Pilihan pertama, terjebak pada romantisme gerakan mahasiswa dan pura-pura jadi pejabat pemerintahan: bersikap pragmatis, main banyak kaki, dan menomor sekiankan ideologi gerakan dan simbolnya, dan juga ke sana ke mari merapat ke tokoh-tokoh politik lalu umbar janji.
Pilihan ini akan membuat KAMMI kehilangan warnanya sebagai gerakan islam yang cocok buat generasi yang tadi kita bahas. Sebab, generasi ini pun terbukti tidak pragmatis. Mereka mengutuk pejabat yang bejat dan kotor, tanpa harus berkumpul dan belajar di organisasi ekstra manapun.
Pilihan kedua, kembali dengan lantang menyuarakan tawaran manhaj pengaderan KAMMI dan filosofi gerakan KAMMI. Pemisahan yang tegas, dalam konteks al-wala wal bara', dan sikap jelas berpihak kepada islam yang "itu". Islam yang ada "sekarang" dan "dianut" generasi ini.
Itu sudah cukup!
Tak perlu kita pura-pura toleran untuk memikat anak-anak muda yang baru hijrah. Mereka punya selera dan standar yang lebih mulia daripada sekadar ucapan selamat natal, selamat tahun baru, atau pembenaran pada tradisi bid'ah.
Generasi ini ternyata bisa mengidentifikasi sendiri kemenangan islam dan kebatilan tanpa bantuan pengurus KAMMI pura-pura jadi pemain politik, dan pura-pura bisa giring opini masyarakat.
Saatnya kembali kepada khittah dakwah, dalam tradisi apa KAMMI didirikan, dan dalam tindak-tanduk apa kader KAMMI berbuat.
Saat pengaderan awal, tegaskan sikap kita sebagaimana sikap Hasan Al-Banna dalam Kepada Apa Kami Menyeru Manusia. Perjelas pemisahan dan pengiringan kita pada berbagai isu umat, yang mana, umat tanpa bantuan kita sudah tahu mana yang batil mana yang haq.

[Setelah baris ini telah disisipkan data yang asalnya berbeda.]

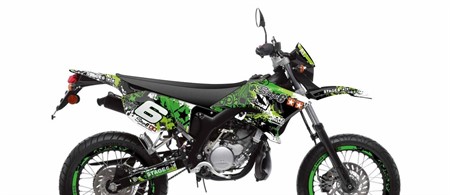 Kit déco graphique Stage6 vert-noir, moto Yamaha DT50 / MBK X-Limit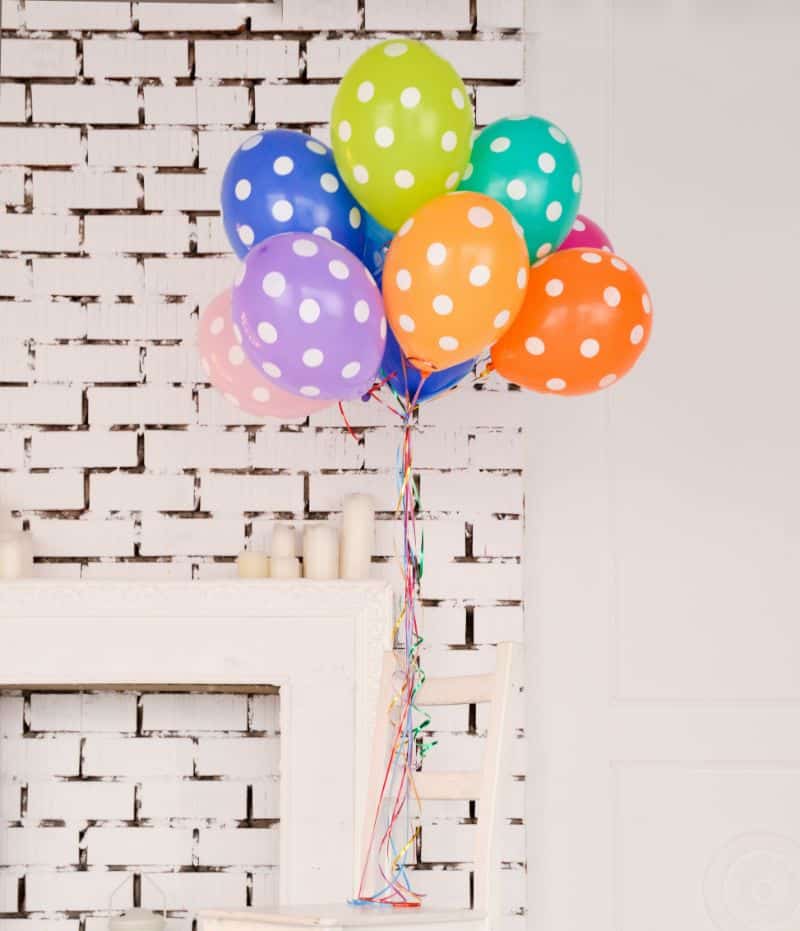polka dot birthday balloons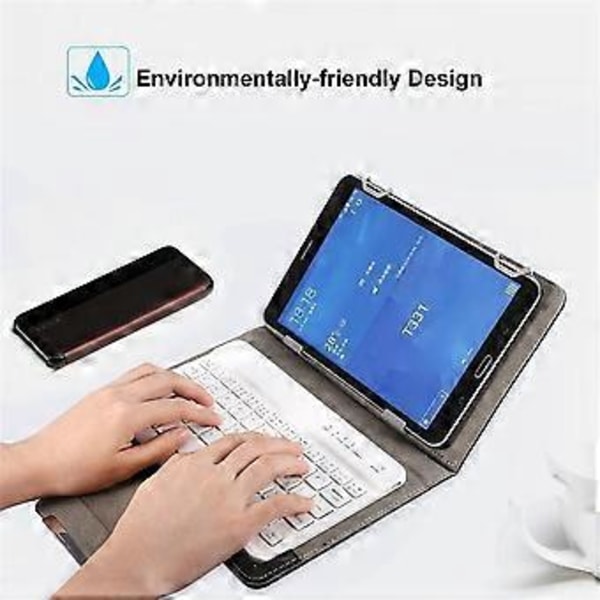 10 tommers trådløst Bluetooth-tastatur med stativ PU-skinnveske for Windows Android og IOS Gull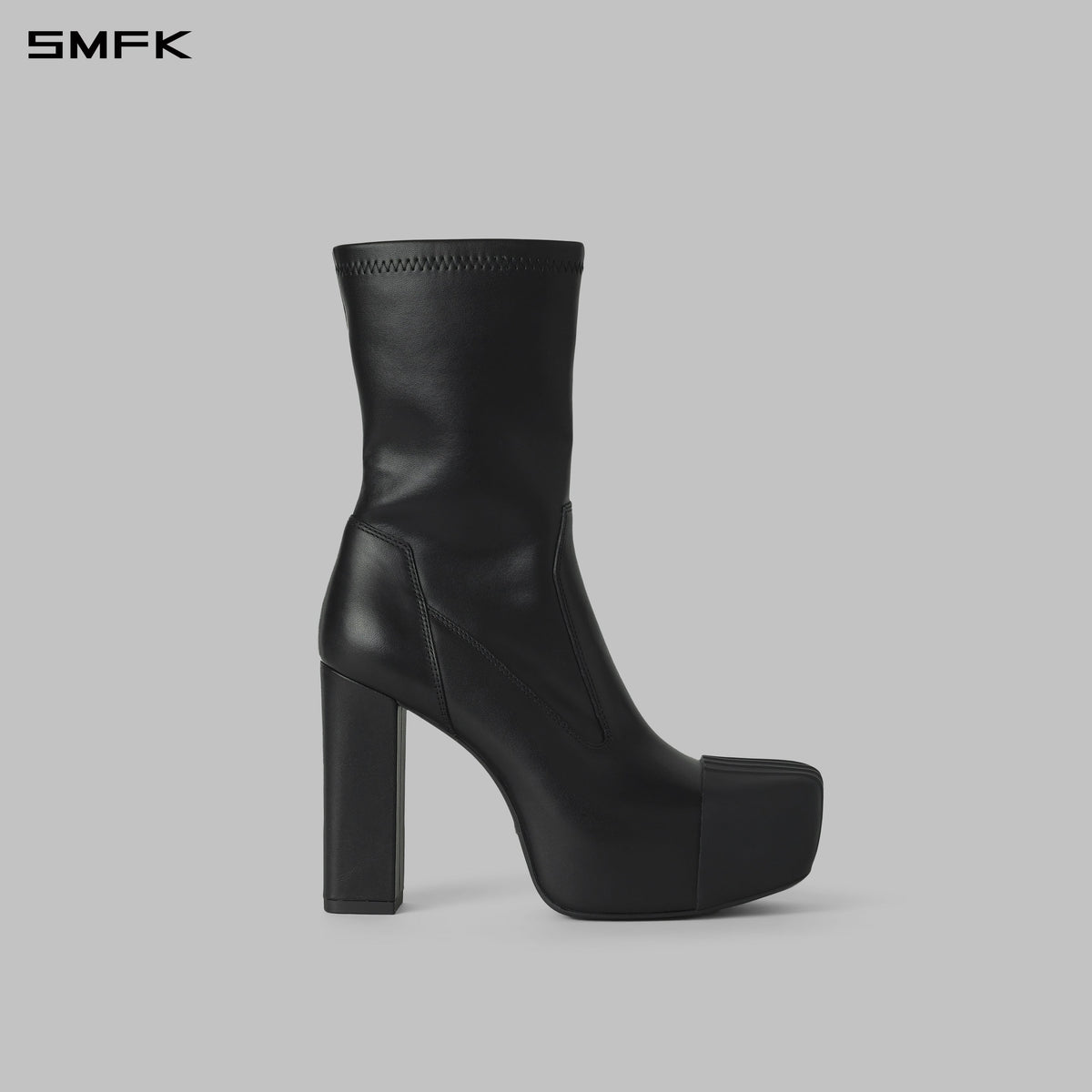 PRISM PLATFORM HEEL STRETCH BOOTS/LEATHER/W WILD BLACK
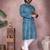 Blue printed blended cotton mandarin collar kurta with white pyjama | men   s festive set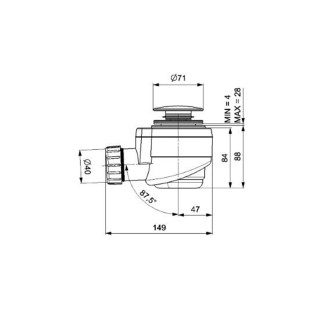 Vanová výpust DN40, click-clack, zlato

Pada saat pembinaan mingguan, tahapan pemahaman makrifatullah, makrifatur-rasul, ghazwul fikr, dan seterusnya harus tersampaikan dengan baik.

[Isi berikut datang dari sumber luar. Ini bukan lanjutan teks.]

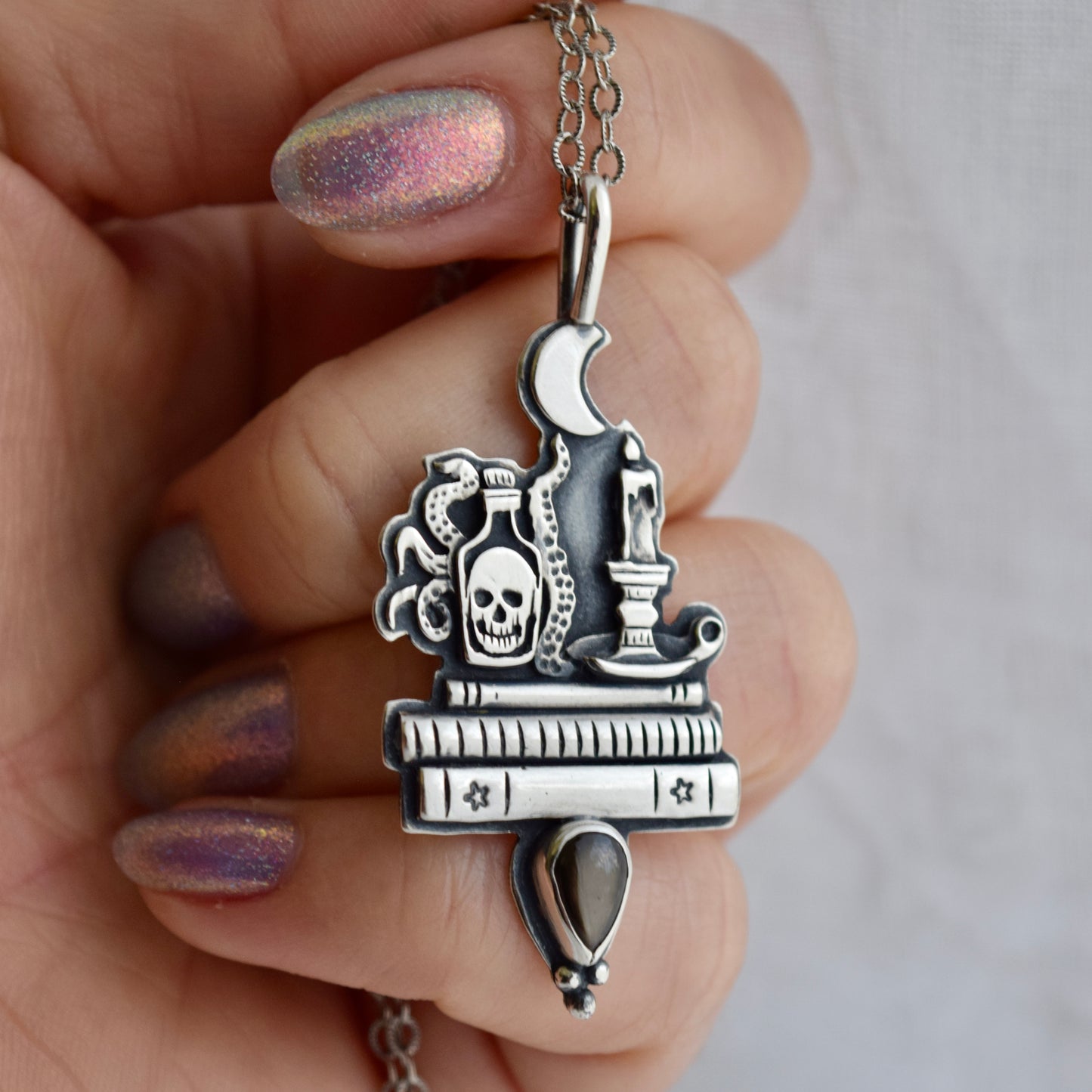 Midnight Reading Necklace with Black Star Sapphire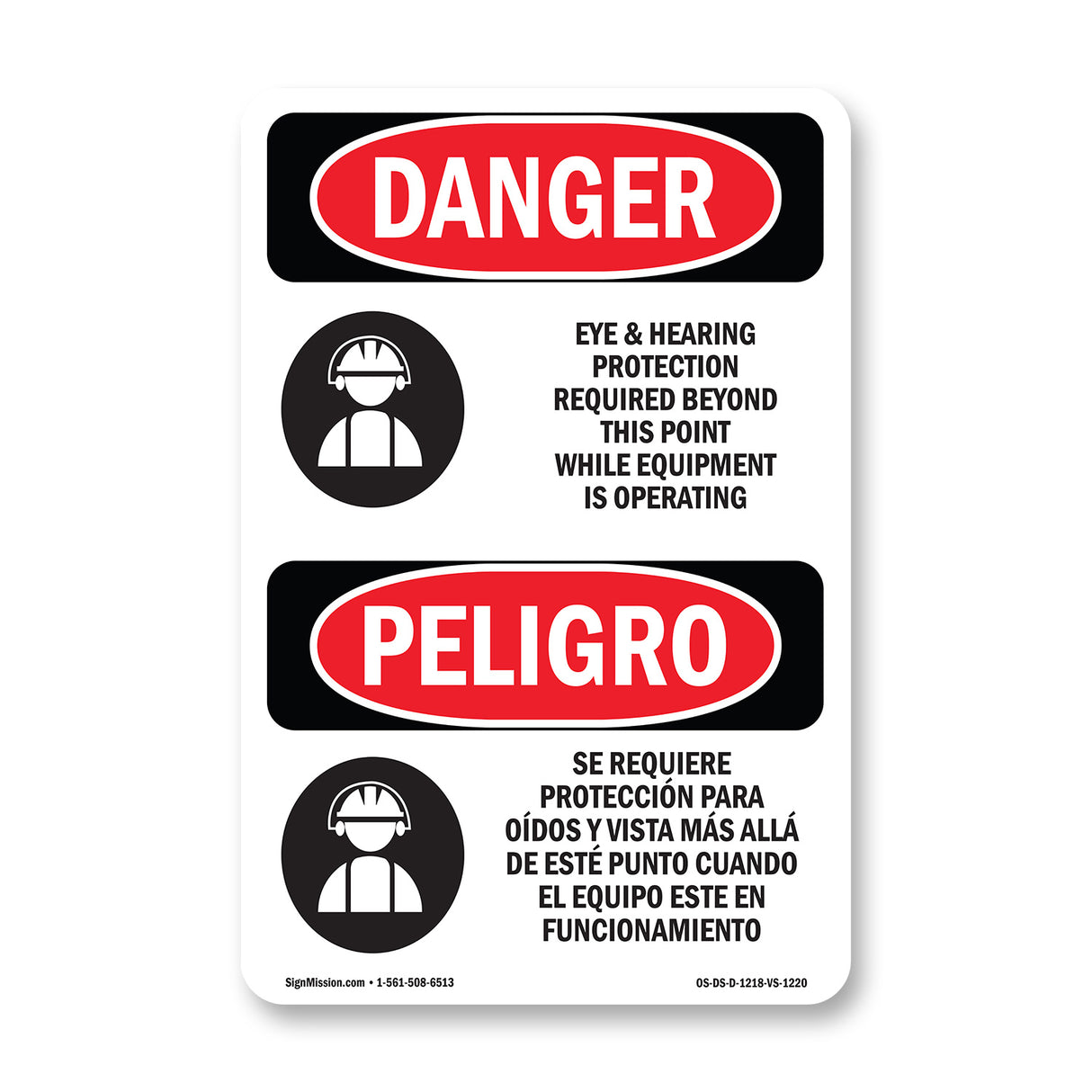 Eye And Hearing Protection Required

Umat sudah tahu bahwa dakwah tak bakal berimplikasi pada kaya atau tidaknya dai. Tapi pada adilnya cara pandang orang pada dunia, dan halusnya tindak tanduk orang.

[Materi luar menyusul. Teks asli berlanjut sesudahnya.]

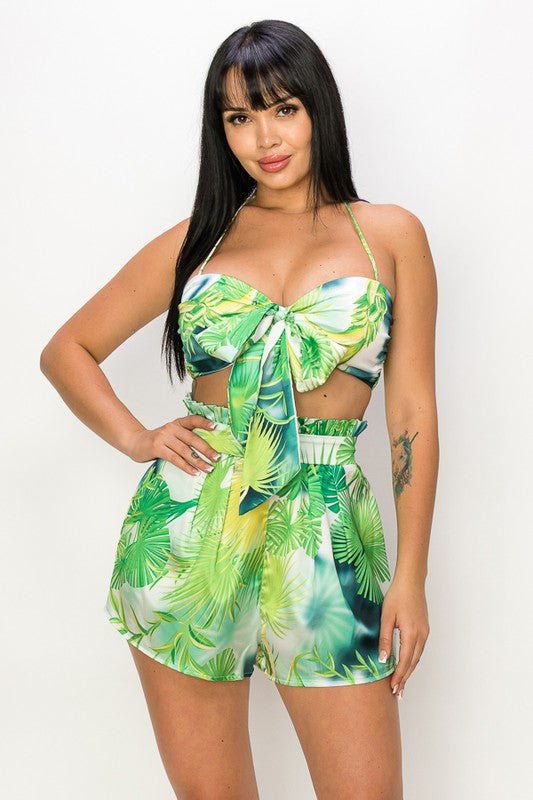 Blue Tropical Tie Bra Short Set - STYLED BY ALX COUTUREOutfit Sets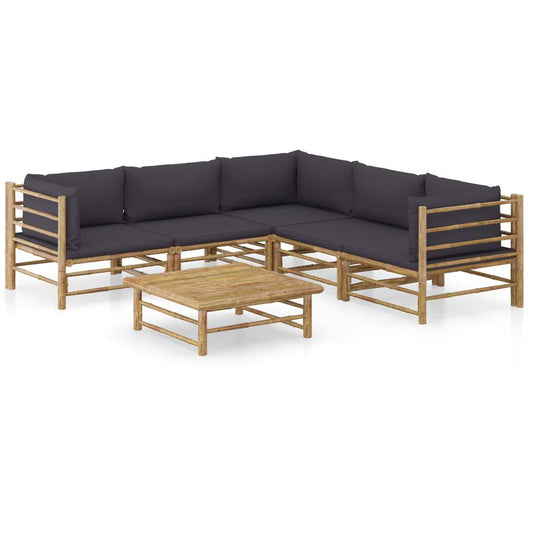 vidaXL 6 Piece Garden Lounge Set with Dark Gray Cushions Bamboo 8214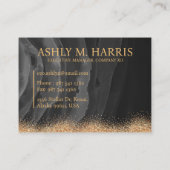 Glittermonogram voor Gold Driving Aangepast Metaal Visitekaartje (Achterkant)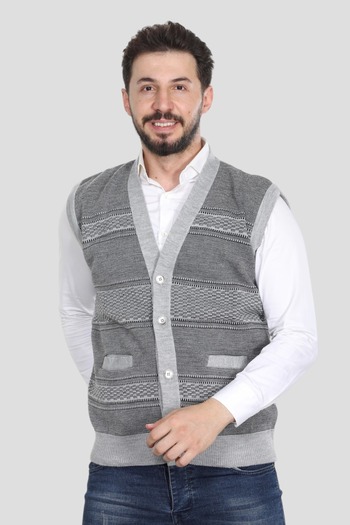 HEDEFNUR TEKSTİL Light Gray Buttoned Dad Vest with Double Pockets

Aksi demonstrasi bukan jawaban. Generasi ini juga muak dengan itu. Mereka membutuhkan satu gerakan yang, kalaupun mengancam pemerintah, caranya adalah langsung memberi solusi ke tengah umat. Aneka gerakan sosial, atau juga pencerdasan.
Kecuali umat dan dakwah dianggap komoditas dagang: insya Allah, Kemenangan islam jiwa perjuangan KAMMI, kebatilan adalah musuh abadi KAMMI!